The Black Star Square, the Hall of Trade Unions among other iconic structures of the First Republic were all constructed by the Israelis.Indeed, Israel gave the presidential yacht moored at Akosombo to Nkrumah.Is it still there?

After the 1966 coup, Nkrumah became more extreme in his ideological views captured in the books he wrote at the time. And we all know the friendship between Nkrumah and President Nasser of Egypt. On which side would Nkrumah have thrown his considerable weight in African and international diplomacy? Just recall that Nkrumah was overthrown while on a peace mission to Vietnam in South East Asia.

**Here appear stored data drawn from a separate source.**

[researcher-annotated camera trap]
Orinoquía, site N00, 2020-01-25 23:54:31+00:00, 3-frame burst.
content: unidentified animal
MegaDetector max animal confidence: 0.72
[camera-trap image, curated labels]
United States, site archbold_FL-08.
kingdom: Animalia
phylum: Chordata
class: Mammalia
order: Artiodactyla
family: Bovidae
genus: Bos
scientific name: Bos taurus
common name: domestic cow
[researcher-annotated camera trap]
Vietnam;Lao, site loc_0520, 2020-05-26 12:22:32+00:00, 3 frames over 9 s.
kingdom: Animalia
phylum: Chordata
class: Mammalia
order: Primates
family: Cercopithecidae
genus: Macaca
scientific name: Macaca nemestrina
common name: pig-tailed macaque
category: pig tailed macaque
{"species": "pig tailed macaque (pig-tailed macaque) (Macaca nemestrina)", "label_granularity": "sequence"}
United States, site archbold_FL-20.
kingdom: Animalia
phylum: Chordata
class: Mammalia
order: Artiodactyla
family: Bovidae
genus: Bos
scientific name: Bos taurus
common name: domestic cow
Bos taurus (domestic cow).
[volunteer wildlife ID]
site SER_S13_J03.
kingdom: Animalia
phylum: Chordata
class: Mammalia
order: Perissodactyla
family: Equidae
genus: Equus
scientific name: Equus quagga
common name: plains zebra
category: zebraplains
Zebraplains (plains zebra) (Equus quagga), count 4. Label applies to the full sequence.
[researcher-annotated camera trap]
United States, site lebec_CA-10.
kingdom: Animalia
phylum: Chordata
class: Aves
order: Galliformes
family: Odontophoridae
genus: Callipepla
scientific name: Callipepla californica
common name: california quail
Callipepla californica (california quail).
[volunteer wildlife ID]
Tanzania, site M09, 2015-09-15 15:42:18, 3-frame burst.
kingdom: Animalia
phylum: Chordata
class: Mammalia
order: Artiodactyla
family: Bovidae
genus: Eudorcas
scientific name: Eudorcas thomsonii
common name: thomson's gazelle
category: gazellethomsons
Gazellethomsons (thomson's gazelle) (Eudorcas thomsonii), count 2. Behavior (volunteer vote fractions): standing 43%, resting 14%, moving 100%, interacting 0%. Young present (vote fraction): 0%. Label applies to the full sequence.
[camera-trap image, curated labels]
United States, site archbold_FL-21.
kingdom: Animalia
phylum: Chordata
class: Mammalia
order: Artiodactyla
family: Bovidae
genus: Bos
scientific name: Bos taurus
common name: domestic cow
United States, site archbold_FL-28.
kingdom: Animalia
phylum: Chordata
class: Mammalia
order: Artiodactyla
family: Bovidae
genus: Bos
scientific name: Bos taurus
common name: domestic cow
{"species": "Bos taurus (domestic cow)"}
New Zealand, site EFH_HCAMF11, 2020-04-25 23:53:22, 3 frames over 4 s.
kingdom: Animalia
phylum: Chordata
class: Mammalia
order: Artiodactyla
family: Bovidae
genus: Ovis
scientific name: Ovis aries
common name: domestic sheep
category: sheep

For Dr Busia, he would probably have had no qualms about rejecting the burial of Nkrumah in Ghana after the latter’s death in Romania in April 1972. Why? Because Busia had fled this country in 1959 into exile from a probable political detention by Nkrumah following the events around the Congo Junction coup attempt of RR Amponsah and Modesto Apaloo, also known as the Ahwaitey Affair and captured in the Granville Sharp Report.

Busia returned home in 1966 after the coup which ousted Nkrumah to form his Progress Party(PP) whose victory made him the Prime Minister. His government had passed a law making the possession of any Nkrumah artifact a crime and the mention of his name too, evidence of the deep, unbridgeable gulf of hatred and dislike his party held Nkrumah in.

This tale of what ifs is not as farfetched as it may seem. Our current President, Nana Akufo-Addo was an identifiable member of Nkrumah’s CPP as a Legon student when the Nkrumah government was toppled in 1966 after which he left to join the group he is now identified with. If the coup had not happened, what do you think would have been the political future of President Akufo-Addo today?

Perhaps, this may be a cautionary tale of the pitfalls of ideological inflexibility and political dogmatism.